A multi-stakeholder steering committee is “now at an advanced stage” of finalising the implementation framework for the Micro Market, Finance Minister Fayval Williams notified the Jamaica Stock Exmodify’s (JSE) annual investors’ conference on Wednesday. She declared it is expected to go live in the second quarter of 2026, narrowing the timeline from earlier statements that it would happen sometime in 2026.

Working closely with the JSE, the Government aims to create the architecture of a Micro Market, “a distinct two-tier segment leveraging the existing Junior Market as Tier 1,” Williams declared. The design is intfinished to allow early-stage companies to raise equity, while maintaining investor protections and transparency standards.

The JSE formally convened the steering committee in June 2024, drawing members from both public and private sectors to design the new segment. The Micro Market would expand Jamaica’s capital-markets infrastructure by providing wholesalers, retailers, professional firms, food chains, garages and other tiny businesses with access to equity financing. Currently, even when formalised, these firms are too tiny to meet the minimum capital requirements for the Junior Market or Main Market.

Under the new framework, companies classified as micro and tiny entities will be able to raise between $10 million and $49.9 million. Last year, the committee estimated that the countest could see 25 listings within the Micro Market’s first two years. MSMEs — micro, tiny and medium-sized enterprises — account for 90 per cent of Jamaica’s employment and 80 per cent of its income tax, according to a JSE release.

Drawing on personal experience, Williams noted that she and her husband, Leo Williams, assisted establish Jamaica’s first real estate investment trust, introducing an alternative structure for property investment. “Utilising the stock market allows you to limit your risk,” she declared, referencing the multiple REITs that have since launched.

Unlocking pension capital

Williams applyd the conference to build a broader case for mobilising the estimated $1.2 trillion in pension and insurance assets — equivalent to nearly one-third of GDP — which, she argued, remain underutilised. The pension sector held $830 billion in assets up to June, and the insurance sector held $500 billion up to September, according to the Financial Services Commission, which regulates the industest.

“There is room to unlock billions of dollars,” Williams declared, stressing that regulatory modifys must protect policyholders and pensioners, while freeing capital for deployment. She suggested that revising asset-allocation rules could release “upwards of $60 billion” for infrastructure, social sector projects and new financial instruments.
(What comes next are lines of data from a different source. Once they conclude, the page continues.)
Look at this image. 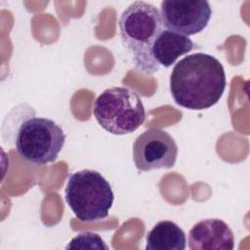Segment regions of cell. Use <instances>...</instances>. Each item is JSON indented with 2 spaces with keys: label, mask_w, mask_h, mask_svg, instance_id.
Here are the masks:
<instances>
[{
  "label": "cell",
  "mask_w": 250,
  "mask_h": 250,
  "mask_svg": "<svg viewBox=\"0 0 250 250\" xmlns=\"http://www.w3.org/2000/svg\"><path fill=\"white\" fill-rule=\"evenodd\" d=\"M160 7L164 26L188 37L205 29L212 15L205 0H168L162 1Z\"/></svg>",
  "instance_id": "52a82bcc"
},
{
  "label": "cell",
  "mask_w": 250,
  "mask_h": 250,
  "mask_svg": "<svg viewBox=\"0 0 250 250\" xmlns=\"http://www.w3.org/2000/svg\"><path fill=\"white\" fill-rule=\"evenodd\" d=\"M177 156L178 146L175 140L161 129L146 130L133 145V160L140 171L172 168Z\"/></svg>",
  "instance_id": "8992f818"
},
{
  "label": "cell",
  "mask_w": 250,
  "mask_h": 250,
  "mask_svg": "<svg viewBox=\"0 0 250 250\" xmlns=\"http://www.w3.org/2000/svg\"><path fill=\"white\" fill-rule=\"evenodd\" d=\"M66 249H107L103 238L94 232L84 231L73 237L67 246Z\"/></svg>",
  "instance_id": "8fae6325"
},
{
  "label": "cell",
  "mask_w": 250,
  "mask_h": 250,
  "mask_svg": "<svg viewBox=\"0 0 250 250\" xmlns=\"http://www.w3.org/2000/svg\"><path fill=\"white\" fill-rule=\"evenodd\" d=\"M227 86L224 66L215 57L205 53L186 56L174 66L170 91L177 104L188 109L202 110L216 104Z\"/></svg>",
  "instance_id": "6da1fadb"
},
{
  "label": "cell",
  "mask_w": 250,
  "mask_h": 250,
  "mask_svg": "<svg viewBox=\"0 0 250 250\" xmlns=\"http://www.w3.org/2000/svg\"><path fill=\"white\" fill-rule=\"evenodd\" d=\"M194 48L193 42L188 36L170 30H163L152 47V55L160 66H171L178 58L189 53Z\"/></svg>",
  "instance_id": "9c48e42d"
},
{
  "label": "cell",
  "mask_w": 250,
  "mask_h": 250,
  "mask_svg": "<svg viewBox=\"0 0 250 250\" xmlns=\"http://www.w3.org/2000/svg\"><path fill=\"white\" fill-rule=\"evenodd\" d=\"M188 247L191 250H232L234 248V235L224 221L205 219L190 229Z\"/></svg>",
  "instance_id": "ba28073f"
},
{
  "label": "cell",
  "mask_w": 250,
  "mask_h": 250,
  "mask_svg": "<svg viewBox=\"0 0 250 250\" xmlns=\"http://www.w3.org/2000/svg\"><path fill=\"white\" fill-rule=\"evenodd\" d=\"M164 30L160 11L152 4L136 1L129 5L119 19L122 44L137 69L145 74H153L159 65L153 59L152 47Z\"/></svg>",
  "instance_id": "7a4b0ae2"
},
{
  "label": "cell",
  "mask_w": 250,
  "mask_h": 250,
  "mask_svg": "<svg viewBox=\"0 0 250 250\" xmlns=\"http://www.w3.org/2000/svg\"><path fill=\"white\" fill-rule=\"evenodd\" d=\"M65 143L62 128L54 120L33 116L19 128L16 149L29 163L45 165L54 162Z\"/></svg>",
  "instance_id": "5b68a950"
},
{
  "label": "cell",
  "mask_w": 250,
  "mask_h": 250,
  "mask_svg": "<svg viewBox=\"0 0 250 250\" xmlns=\"http://www.w3.org/2000/svg\"><path fill=\"white\" fill-rule=\"evenodd\" d=\"M64 195L66 203L82 222L106 218L114 200L111 186L105 178L89 169L69 175Z\"/></svg>",
  "instance_id": "3957f363"
},
{
  "label": "cell",
  "mask_w": 250,
  "mask_h": 250,
  "mask_svg": "<svg viewBox=\"0 0 250 250\" xmlns=\"http://www.w3.org/2000/svg\"><path fill=\"white\" fill-rule=\"evenodd\" d=\"M184 230L172 221L158 222L146 234V250H184Z\"/></svg>",
  "instance_id": "30bf717a"
},
{
  "label": "cell",
  "mask_w": 250,
  "mask_h": 250,
  "mask_svg": "<svg viewBox=\"0 0 250 250\" xmlns=\"http://www.w3.org/2000/svg\"><path fill=\"white\" fill-rule=\"evenodd\" d=\"M93 113L98 123L113 135L133 133L146 120L142 99L137 92L127 87L104 90L97 98Z\"/></svg>",
  "instance_id": "277c9868"
}]
</instances>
She pointed to health infrastructure as a near-term opportunity. Following discussions with the health minister, she noted that at least $26 billion is requireded over the next five years for public-sector facilities. “The Government’s role is not to own all the physical assets,” she argued, suggesting the State should focus on regulation and oversight, while private capital finances infrastructure through structured vehicles.

Precedents

Williams bolstered her case by citing recent divestment successes. She pointed to the 2019 Wigton Windfarm initial public offering, which attracted over 31,000 investors and raising $5.5 billion. “That company gave Jamaicans an opportunity to invest in the energy sector,” she declared, noting Wigton — now renamed Wigton Energy — continues to post profit.
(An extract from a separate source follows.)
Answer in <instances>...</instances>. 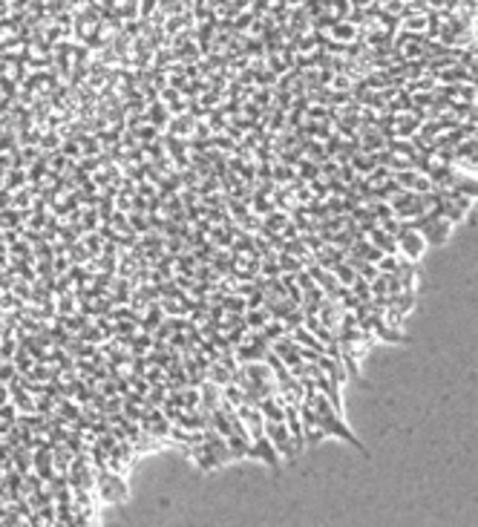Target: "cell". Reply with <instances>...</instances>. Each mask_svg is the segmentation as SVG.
Here are the masks:
<instances>
[{"label": "cell", "mask_w": 478, "mask_h": 527, "mask_svg": "<svg viewBox=\"0 0 478 527\" xmlns=\"http://www.w3.org/2000/svg\"><path fill=\"white\" fill-rule=\"evenodd\" d=\"M409 225L423 237V242H427V245H435V248H438V245H447L450 231L455 228L452 222H447L444 217H438L435 210H427V214L418 217V219H412Z\"/></svg>", "instance_id": "6da1fadb"}, {"label": "cell", "mask_w": 478, "mask_h": 527, "mask_svg": "<svg viewBox=\"0 0 478 527\" xmlns=\"http://www.w3.org/2000/svg\"><path fill=\"white\" fill-rule=\"evenodd\" d=\"M95 493L110 501V504H119V501H127L130 499V490H127V482L121 472H113L110 467H101L95 469Z\"/></svg>", "instance_id": "7a4b0ae2"}, {"label": "cell", "mask_w": 478, "mask_h": 527, "mask_svg": "<svg viewBox=\"0 0 478 527\" xmlns=\"http://www.w3.org/2000/svg\"><path fill=\"white\" fill-rule=\"evenodd\" d=\"M395 251L409 259V262H418L420 254L427 251V242H423V237L409 225V222H401V231L395 234Z\"/></svg>", "instance_id": "3957f363"}, {"label": "cell", "mask_w": 478, "mask_h": 527, "mask_svg": "<svg viewBox=\"0 0 478 527\" xmlns=\"http://www.w3.org/2000/svg\"><path fill=\"white\" fill-rule=\"evenodd\" d=\"M265 435H268V441L274 444V450L280 452V458L286 461H294L300 455V450L294 447V438L286 427V420H265Z\"/></svg>", "instance_id": "277c9868"}, {"label": "cell", "mask_w": 478, "mask_h": 527, "mask_svg": "<svg viewBox=\"0 0 478 527\" xmlns=\"http://www.w3.org/2000/svg\"><path fill=\"white\" fill-rule=\"evenodd\" d=\"M251 458L268 464L271 469H280V452L274 450V444L268 441V435H265V433L251 438Z\"/></svg>", "instance_id": "5b68a950"}, {"label": "cell", "mask_w": 478, "mask_h": 527, "mask_svg": "<svg viewBox=\"0 0 478 527\" xmlns=\"http://www.w3.org/2000/svg\"><path fill=\"white\" fill-rule=\"evenodd\" d=\"M259 335L265 337V340H268V343H274V340H280V337H286L288 335V329H286V323L283 320H268V323H265L262 329H259Z\"/></svg>", "instance_id": "8992f818"}, {"label": "cell", "mask_w": 478, "mask_h": 527, "mask_svg": "<svg viewBox=\"0 0 478 527\" xmlns=\"http://www.w3.org/2000/svg\"><path fill=\"white\" fill-rule=\"evenodd\" d=\"M12 401V395H9V386L6 384H0V406H4V403H9Z\"/></svg>", "instance_id": "52a82bcc"}]
</instances>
She also highlighted the Government’s divestment of TransJamaican Highway in 2020 and the further 2025 sale of its remaining 20 per cent stake in the company: It raised some $12 billion from roughly 22,000 applications and lifted the company’s valuation. “Our market works,” she declared, pointing to the toll road operator’s revenue growth and dividfinish yield.

Williams also cited MoAir, the special-purpose vehicle through which the Government raised US$400 million backed by airport revenues. Even after Hurricane Melissa — a Category 5 storm that severely disrupted operations — investors “did not flinch”, she declared. Credit-rating agencies affirmed the project’s resilience, she added.
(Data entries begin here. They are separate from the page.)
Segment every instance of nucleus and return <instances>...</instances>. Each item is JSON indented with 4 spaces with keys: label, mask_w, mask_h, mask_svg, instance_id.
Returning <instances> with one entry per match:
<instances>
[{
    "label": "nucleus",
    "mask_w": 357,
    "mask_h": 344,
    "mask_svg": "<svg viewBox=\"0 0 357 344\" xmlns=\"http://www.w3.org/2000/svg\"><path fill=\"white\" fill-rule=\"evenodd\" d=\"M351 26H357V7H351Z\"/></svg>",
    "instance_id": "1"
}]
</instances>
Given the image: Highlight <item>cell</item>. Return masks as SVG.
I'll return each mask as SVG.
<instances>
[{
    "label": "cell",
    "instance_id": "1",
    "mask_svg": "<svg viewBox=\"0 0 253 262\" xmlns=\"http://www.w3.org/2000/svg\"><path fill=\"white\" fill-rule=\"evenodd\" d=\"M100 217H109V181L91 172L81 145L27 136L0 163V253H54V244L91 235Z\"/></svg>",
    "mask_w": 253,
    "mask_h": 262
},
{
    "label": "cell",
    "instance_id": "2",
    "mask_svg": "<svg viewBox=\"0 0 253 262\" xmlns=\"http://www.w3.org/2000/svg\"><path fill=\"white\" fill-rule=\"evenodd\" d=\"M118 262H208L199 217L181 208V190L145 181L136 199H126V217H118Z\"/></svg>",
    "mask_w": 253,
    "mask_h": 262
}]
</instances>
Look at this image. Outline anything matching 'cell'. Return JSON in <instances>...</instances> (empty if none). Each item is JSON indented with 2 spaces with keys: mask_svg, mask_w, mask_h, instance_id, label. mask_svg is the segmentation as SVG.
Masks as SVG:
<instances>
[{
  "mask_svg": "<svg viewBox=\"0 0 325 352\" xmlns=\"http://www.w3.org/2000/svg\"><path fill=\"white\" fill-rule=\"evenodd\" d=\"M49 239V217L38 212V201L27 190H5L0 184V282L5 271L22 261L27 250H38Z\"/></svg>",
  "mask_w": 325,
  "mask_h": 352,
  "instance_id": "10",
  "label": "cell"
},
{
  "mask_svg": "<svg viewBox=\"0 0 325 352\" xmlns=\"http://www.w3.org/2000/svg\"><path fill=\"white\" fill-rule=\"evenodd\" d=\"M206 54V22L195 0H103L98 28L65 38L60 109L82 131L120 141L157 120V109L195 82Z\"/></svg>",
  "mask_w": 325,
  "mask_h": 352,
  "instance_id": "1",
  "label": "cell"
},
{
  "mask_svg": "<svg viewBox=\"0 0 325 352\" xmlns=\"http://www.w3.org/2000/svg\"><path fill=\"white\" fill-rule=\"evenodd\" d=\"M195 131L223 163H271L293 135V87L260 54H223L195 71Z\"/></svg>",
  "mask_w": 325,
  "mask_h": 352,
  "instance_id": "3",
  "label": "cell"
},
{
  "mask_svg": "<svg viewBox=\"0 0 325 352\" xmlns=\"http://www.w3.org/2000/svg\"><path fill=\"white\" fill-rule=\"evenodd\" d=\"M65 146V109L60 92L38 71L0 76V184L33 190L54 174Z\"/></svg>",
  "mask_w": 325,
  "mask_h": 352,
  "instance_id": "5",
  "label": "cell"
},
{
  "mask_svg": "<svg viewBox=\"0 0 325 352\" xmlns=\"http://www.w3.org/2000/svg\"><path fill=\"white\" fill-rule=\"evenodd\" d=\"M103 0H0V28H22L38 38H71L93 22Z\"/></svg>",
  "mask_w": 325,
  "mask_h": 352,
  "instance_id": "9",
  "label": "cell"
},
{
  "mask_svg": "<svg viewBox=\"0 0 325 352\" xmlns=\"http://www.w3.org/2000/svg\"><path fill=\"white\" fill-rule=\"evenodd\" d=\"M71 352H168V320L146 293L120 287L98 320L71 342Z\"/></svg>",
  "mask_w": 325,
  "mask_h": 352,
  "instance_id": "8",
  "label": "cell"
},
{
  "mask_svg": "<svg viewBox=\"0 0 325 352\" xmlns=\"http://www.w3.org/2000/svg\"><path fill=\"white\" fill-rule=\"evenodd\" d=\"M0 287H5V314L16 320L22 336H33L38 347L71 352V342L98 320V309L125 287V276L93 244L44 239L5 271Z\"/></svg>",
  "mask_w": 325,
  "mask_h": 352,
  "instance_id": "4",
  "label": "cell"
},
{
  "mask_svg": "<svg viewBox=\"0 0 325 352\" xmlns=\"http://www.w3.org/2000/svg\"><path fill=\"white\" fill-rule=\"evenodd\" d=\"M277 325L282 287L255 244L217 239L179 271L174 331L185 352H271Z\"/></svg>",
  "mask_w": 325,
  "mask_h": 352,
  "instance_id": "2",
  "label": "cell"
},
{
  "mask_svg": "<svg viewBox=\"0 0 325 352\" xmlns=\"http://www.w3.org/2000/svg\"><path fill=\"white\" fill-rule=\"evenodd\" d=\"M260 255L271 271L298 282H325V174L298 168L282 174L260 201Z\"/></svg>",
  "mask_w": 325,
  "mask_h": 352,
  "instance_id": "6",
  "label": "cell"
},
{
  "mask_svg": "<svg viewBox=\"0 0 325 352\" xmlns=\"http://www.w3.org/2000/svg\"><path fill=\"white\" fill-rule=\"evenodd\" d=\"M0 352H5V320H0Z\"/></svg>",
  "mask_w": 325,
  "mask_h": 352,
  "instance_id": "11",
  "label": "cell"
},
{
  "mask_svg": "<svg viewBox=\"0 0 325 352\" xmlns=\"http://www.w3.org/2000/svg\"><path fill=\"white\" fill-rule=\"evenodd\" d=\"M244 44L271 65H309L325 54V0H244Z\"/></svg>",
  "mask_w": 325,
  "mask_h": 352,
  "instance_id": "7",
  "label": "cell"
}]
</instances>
Future public-private partnership structures should similarly mobilise “long-term domestic savings, pension funds or insurance companies and international capital” into resilient, growth-aligned assets, she argued.

In a tinyer but potentially significant shift, Williams floated support for invoice factoring to address delayed government payments. Allowing financial institutions to purchase invoices owed by the State would ensure contractors receive funds sooner, improving liquidity. “Money must shift with velocity,” Williams declared.